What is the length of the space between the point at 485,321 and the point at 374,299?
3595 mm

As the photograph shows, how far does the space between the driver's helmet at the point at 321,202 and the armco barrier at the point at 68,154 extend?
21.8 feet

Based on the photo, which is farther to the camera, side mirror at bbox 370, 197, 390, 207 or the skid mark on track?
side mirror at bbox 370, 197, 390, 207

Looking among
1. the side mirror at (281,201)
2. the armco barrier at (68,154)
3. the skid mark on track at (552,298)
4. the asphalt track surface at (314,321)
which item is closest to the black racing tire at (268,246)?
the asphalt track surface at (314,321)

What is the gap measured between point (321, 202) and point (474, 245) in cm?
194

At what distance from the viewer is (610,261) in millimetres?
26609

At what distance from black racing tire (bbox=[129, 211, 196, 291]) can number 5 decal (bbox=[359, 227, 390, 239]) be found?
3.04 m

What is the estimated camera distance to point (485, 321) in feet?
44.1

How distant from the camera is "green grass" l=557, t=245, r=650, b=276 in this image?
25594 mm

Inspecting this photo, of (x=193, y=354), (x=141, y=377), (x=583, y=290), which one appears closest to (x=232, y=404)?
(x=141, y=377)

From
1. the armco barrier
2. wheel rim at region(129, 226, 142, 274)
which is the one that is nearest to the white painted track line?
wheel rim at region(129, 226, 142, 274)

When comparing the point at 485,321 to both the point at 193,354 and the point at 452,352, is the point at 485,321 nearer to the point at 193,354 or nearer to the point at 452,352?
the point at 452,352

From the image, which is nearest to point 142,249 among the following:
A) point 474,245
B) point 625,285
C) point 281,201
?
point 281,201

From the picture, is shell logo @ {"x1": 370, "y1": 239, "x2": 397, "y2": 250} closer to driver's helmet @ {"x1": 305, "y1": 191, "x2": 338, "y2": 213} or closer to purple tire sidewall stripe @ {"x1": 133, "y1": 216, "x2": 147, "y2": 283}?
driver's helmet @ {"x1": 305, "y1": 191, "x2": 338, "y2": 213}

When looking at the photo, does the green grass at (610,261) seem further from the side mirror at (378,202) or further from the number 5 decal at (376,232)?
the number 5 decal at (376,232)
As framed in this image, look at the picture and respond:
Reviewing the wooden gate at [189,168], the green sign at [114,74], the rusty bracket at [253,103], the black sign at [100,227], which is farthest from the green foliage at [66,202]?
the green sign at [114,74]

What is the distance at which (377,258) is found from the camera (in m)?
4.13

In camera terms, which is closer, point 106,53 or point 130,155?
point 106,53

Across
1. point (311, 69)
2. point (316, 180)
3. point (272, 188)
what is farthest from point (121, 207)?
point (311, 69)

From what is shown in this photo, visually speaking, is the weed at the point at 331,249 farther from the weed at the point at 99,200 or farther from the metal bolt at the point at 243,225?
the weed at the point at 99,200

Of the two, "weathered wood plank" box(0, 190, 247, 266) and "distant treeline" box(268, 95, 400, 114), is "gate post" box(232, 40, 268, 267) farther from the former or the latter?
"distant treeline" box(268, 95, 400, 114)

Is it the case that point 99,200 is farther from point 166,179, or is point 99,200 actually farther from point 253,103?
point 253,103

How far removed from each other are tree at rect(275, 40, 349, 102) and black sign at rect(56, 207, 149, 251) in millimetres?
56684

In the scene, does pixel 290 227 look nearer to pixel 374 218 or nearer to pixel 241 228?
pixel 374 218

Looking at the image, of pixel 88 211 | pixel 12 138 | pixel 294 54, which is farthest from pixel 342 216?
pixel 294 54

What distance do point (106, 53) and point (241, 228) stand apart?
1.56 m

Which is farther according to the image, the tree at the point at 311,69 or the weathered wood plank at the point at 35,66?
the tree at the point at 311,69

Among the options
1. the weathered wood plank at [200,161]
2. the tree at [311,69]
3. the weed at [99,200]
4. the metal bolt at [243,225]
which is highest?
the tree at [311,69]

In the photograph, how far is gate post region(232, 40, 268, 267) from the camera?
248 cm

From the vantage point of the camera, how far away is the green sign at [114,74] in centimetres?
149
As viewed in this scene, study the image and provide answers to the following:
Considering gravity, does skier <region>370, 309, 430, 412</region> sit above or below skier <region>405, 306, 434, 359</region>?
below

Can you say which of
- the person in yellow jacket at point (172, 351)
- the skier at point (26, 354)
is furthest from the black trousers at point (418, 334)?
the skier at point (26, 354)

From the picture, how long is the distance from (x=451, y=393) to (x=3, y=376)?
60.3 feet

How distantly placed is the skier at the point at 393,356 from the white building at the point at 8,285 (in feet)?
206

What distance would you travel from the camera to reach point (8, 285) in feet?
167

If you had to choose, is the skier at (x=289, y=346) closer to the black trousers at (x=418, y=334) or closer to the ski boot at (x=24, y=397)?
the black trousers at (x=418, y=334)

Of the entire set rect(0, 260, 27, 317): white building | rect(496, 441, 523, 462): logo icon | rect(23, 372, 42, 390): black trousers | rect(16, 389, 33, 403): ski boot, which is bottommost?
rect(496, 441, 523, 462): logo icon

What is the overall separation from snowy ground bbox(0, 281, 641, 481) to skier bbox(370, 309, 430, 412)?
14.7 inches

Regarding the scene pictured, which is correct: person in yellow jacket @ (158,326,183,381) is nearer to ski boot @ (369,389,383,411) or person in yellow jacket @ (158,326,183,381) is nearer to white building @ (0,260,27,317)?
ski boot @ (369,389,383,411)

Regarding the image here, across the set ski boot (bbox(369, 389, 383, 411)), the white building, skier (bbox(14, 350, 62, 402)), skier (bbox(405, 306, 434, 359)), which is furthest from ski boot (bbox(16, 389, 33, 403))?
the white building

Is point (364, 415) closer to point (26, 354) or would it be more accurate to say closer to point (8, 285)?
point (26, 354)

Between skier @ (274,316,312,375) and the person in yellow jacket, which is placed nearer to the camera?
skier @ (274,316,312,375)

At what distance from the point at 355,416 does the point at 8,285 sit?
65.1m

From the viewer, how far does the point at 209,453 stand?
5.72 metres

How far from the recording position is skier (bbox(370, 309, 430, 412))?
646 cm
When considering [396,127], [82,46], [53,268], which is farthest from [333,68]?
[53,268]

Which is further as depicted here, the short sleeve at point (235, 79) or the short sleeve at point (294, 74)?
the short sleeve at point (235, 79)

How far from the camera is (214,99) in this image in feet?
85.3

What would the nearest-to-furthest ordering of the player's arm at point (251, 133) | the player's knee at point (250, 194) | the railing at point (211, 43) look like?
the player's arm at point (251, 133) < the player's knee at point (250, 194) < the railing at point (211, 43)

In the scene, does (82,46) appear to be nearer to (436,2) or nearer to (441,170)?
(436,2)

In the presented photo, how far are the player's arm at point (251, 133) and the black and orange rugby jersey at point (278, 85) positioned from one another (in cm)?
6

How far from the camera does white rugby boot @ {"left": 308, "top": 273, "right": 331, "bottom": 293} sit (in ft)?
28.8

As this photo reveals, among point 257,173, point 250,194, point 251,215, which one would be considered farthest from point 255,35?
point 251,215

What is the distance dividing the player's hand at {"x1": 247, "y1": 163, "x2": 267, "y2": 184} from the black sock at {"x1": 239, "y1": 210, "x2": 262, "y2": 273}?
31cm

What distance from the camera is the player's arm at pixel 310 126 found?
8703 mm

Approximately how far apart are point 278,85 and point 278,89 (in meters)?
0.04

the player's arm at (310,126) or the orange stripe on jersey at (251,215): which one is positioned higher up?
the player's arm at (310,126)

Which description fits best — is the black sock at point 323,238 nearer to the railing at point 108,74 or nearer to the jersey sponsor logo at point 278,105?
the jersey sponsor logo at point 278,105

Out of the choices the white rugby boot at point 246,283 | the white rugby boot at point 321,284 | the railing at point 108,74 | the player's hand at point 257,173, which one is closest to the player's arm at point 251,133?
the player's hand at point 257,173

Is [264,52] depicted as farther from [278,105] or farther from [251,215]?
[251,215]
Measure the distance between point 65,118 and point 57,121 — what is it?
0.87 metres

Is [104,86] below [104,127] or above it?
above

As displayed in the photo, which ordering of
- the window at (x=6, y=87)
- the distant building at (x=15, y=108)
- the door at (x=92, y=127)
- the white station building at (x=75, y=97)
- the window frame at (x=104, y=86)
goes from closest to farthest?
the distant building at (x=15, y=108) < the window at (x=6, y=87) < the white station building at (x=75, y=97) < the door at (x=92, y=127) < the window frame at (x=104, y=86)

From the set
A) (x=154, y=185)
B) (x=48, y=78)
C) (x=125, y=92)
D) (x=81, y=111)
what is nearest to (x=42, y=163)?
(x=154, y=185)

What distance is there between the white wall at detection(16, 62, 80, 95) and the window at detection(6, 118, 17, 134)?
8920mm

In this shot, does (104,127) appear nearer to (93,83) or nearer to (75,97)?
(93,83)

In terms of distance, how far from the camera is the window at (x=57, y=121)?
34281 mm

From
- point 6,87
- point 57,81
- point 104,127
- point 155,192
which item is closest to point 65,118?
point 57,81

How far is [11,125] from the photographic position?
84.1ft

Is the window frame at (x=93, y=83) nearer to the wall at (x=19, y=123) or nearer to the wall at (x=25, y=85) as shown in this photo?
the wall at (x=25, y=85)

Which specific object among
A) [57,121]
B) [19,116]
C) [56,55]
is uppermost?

**What you need to do**
Rewrite the rows starting at the line containing "At what distance from the point" and ending at the line containing "the player's arm at point (251, 133) <", changing "skier" to "snowboarder" and leaving everything else the same. Give only those lines.

**Answer to this exercise**
At what distance from the point at 355,416 does the point at 8,285 sit?
65.1m

From the viewer, how far does the point at 209,453 stand?
5.72 metres

How far from the recording position is snowboarder (bbox(370, 309, 430, 412))?
646 cm
When considering [396,127], [82,46], [53,268], which is farthest from [333,68]?
[53,268]

Which is further as depicted here, the short sleeve at point (235, 79) or the short sleeve at point (294, 74)?
the short sleeve at point (235, 79)

How far from the camera is (214,99) in this image in feet?
85.3

What would the nearest-to-furthest ordering of the player's arm at point (251, 133) | the player's knee at point (250, 194) | the railing at point (211, 43) look like?
the player's arm at point (251, 133) < the player's knee at point (250, 194) < the railing at point (211, 43)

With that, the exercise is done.